TASK INSTRUCTIONS:
A – Does each statement agree with the email about semicolons? Answer yes or no for each, quoting the words of the email that decide it. (i) Bruce says punctuation conveys information in itself. (ii) The email is dated in August 2003. (iii) Plamondon says most readers have encountered the fancier symbols in school.
B – In the email about semicolons, what does Plamondon say a piece of punctuation with more black ink signifies?
C – Reproduce the passage of the email about semicolons from "I doubt very" to "ain't rocket science.".

##### EXTRACT #####

RE: Semicolons

Subject: RE: Semicolons
From: "Robert Plamondon" <robert -at- plamondon -dot- com>
To: "'Bruce Byfield'" <bbyfield -at- axionet -dot- com>
Date: Sun, 17 Aug 2003 15:18:48 -0700

I wrote:

> The general case in the argument, "people can't read what
> they can't write," is obviously false. People who are incompetent
> at writing, spelling, and punctuation are often perfectly capable of
reading.

Bruce wrote:
> You're assuming that a piece of punctuation is the same as a
> word. it's not. People can puzzle out the pronunciation of a word with
> considerable success and often they can get some sense of the meaning
> from the context. However, punctuation is meta-communication;
> it doesn't convey information in itself, but tells you how to parse the
> communication. If you don't know the meta-communication, it's difficult
> to understand exactly how it's dividing up the sentence. Many people
> won't try.

You don't understand my meaning. When I talk about "people being capable of
reading," I mean that they can be trusted to grasp the point that the writer
was trying to convey. The use of punctuation is by no means outside this
process. Nothing "meta" about it: if you screw up the punctuation,
communication suffers.

I doubt very much that the average reader is unaffected by the fancier
symbols: em dashes, ellipses, semicolons, colons, footnote symbols, single
quotes for quotations within quotations, three asterisks setting off breaks
in narration, or square brackets [Nathan Hale's last words were, "I regret
that I have but one asterisk for my country."]. Not only have most readers
encountered these in school, but their function is reasonably self-evident
from context. Heck, the more black ink a piece of punctuation has, the
stronger the break it signifies. It ain't rocket science.

##### RECORDS SHOWN #####

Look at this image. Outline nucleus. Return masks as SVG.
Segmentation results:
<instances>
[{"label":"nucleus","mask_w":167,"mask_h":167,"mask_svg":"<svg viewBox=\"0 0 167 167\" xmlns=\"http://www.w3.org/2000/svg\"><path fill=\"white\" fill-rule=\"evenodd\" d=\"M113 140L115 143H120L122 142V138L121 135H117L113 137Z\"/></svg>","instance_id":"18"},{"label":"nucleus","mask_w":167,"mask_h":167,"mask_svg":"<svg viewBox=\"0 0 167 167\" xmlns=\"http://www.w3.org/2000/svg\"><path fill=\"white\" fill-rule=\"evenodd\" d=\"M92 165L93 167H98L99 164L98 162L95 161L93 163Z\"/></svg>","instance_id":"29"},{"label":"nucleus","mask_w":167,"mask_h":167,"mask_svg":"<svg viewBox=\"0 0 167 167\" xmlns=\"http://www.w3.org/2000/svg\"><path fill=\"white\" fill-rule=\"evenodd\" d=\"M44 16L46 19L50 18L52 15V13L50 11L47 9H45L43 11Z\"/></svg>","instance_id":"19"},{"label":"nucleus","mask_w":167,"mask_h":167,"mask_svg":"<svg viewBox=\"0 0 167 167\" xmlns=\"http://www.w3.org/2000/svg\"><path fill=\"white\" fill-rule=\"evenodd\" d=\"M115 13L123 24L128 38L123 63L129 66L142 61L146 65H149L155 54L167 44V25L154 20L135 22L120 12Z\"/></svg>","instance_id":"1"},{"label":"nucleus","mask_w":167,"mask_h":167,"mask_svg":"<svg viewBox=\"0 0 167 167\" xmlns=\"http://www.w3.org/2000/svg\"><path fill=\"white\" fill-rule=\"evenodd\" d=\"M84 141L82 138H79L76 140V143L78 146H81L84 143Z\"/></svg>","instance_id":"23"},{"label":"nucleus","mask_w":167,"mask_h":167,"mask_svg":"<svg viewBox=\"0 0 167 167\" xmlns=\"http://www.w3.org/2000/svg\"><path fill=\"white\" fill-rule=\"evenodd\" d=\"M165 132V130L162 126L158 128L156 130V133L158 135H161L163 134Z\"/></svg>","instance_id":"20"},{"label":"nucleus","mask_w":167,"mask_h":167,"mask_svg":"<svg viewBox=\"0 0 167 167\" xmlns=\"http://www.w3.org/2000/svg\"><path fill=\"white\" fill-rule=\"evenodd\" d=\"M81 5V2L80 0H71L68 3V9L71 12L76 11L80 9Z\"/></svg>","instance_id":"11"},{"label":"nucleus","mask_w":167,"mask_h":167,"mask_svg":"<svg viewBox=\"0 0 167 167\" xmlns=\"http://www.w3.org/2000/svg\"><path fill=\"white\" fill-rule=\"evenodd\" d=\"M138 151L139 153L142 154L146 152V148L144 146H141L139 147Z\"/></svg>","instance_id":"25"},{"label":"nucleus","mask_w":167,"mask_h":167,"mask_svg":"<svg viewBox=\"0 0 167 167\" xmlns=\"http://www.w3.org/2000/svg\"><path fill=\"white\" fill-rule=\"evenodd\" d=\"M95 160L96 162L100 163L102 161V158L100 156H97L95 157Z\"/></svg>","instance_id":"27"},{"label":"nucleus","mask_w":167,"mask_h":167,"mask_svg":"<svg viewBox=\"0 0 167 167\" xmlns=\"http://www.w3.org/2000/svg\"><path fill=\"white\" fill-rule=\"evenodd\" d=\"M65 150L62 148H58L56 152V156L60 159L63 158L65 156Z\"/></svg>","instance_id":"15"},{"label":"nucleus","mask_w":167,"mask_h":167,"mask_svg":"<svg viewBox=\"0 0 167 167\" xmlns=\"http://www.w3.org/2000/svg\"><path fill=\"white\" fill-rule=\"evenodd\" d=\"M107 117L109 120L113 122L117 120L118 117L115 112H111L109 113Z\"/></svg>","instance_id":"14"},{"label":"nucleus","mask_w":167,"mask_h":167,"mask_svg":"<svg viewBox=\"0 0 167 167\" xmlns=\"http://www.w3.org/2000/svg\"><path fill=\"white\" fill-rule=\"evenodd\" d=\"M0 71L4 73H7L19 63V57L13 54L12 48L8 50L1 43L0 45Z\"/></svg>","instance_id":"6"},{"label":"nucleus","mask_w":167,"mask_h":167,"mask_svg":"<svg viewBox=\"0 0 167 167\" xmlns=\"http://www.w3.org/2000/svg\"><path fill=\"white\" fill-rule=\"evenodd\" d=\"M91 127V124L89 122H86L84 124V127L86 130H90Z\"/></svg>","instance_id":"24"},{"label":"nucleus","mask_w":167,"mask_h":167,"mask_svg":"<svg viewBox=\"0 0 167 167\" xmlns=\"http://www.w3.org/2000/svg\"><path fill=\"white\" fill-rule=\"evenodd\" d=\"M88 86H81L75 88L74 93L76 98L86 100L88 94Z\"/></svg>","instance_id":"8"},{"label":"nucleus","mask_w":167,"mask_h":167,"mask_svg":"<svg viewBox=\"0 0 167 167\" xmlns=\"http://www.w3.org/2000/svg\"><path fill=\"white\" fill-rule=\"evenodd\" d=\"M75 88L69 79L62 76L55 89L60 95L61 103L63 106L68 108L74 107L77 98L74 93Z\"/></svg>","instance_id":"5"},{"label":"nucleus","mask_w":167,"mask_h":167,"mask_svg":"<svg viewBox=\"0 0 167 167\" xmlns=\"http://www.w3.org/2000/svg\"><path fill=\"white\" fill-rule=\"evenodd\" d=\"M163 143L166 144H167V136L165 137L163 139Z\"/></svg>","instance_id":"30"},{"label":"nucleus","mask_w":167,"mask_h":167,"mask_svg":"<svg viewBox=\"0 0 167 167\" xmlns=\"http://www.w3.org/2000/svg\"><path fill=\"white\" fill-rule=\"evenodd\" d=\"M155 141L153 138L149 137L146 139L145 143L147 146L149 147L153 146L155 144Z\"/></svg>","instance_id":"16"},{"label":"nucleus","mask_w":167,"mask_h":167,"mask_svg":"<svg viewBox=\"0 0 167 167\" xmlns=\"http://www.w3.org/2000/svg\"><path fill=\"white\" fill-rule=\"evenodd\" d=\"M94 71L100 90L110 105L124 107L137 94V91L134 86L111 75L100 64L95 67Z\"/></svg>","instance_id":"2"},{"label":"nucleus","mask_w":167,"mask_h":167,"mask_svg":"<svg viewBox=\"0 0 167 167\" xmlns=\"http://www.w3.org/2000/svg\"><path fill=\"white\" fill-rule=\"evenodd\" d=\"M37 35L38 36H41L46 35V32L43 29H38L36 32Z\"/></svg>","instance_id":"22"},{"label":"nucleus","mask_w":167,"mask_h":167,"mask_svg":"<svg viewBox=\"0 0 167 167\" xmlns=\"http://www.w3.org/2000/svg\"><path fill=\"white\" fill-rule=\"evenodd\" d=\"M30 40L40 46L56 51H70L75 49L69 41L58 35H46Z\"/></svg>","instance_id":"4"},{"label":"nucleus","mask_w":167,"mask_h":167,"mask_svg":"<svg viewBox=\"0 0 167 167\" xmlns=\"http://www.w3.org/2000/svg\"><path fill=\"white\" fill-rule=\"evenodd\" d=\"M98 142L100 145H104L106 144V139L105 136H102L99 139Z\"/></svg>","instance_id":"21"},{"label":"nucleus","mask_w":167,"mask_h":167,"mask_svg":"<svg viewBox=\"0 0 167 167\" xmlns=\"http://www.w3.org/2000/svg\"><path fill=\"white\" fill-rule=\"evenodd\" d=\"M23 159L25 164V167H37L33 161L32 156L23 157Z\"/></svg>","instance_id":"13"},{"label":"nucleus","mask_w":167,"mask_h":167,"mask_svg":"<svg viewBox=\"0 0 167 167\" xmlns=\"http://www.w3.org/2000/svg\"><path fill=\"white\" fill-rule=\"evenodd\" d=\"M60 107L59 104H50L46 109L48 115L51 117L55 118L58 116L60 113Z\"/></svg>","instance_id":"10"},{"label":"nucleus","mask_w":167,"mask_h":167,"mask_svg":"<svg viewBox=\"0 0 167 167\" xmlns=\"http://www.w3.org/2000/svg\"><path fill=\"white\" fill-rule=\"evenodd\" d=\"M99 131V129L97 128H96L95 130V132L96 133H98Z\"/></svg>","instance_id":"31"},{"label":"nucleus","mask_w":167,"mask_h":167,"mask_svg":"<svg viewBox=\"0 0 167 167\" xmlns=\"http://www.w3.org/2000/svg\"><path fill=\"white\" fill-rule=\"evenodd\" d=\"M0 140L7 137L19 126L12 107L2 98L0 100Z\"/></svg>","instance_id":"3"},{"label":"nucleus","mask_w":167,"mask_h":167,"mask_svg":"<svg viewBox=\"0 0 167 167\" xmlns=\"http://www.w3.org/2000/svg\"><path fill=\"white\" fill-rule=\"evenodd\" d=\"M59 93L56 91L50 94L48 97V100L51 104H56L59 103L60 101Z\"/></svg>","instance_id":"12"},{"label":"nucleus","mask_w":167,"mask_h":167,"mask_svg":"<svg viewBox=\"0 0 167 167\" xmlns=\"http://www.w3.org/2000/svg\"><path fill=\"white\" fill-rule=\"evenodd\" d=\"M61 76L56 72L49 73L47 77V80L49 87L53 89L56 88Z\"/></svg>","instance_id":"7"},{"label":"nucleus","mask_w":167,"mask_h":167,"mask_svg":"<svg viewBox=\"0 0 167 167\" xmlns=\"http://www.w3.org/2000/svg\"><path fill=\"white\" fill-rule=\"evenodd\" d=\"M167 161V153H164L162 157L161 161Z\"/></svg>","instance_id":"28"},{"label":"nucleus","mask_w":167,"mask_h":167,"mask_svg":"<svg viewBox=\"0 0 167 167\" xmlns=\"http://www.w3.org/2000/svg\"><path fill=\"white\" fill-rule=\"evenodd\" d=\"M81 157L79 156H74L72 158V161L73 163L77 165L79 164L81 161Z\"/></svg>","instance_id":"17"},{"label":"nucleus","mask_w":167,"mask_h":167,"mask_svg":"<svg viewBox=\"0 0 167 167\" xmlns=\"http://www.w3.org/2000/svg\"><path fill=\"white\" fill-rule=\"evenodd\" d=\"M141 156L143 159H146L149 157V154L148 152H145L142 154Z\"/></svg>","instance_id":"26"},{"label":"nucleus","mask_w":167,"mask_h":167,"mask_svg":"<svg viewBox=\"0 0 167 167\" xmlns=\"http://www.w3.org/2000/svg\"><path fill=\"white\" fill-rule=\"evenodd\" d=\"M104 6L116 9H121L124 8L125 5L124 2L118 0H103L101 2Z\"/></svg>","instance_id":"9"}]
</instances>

#####

FULL SOLUTIONS:
A –
(i) No: "it doesn't convey information in itself"
(ii) Yes: "Sun, 17 Aug 2003"
(iii) Yes: "encountered these in school"

B – A stronger break.

C –
I doubt very much that the average reader is unaffected by the fancier
symbols: em dashes, ellipses, semicolons, colons, footnote symbols, single
quotes for quotations within quotations, three asterisks setting off breaks
in narration, or square brackets [Nathan Hale's last words were, "I regret
that I have but one asterisk for my country."]. Not only have most readers
encountered these in school, but their function is reasonably self-evident
from context. Heck, the more black ink a piece of punctuation has, the
stronger the break it signifies. It ain't rocket science.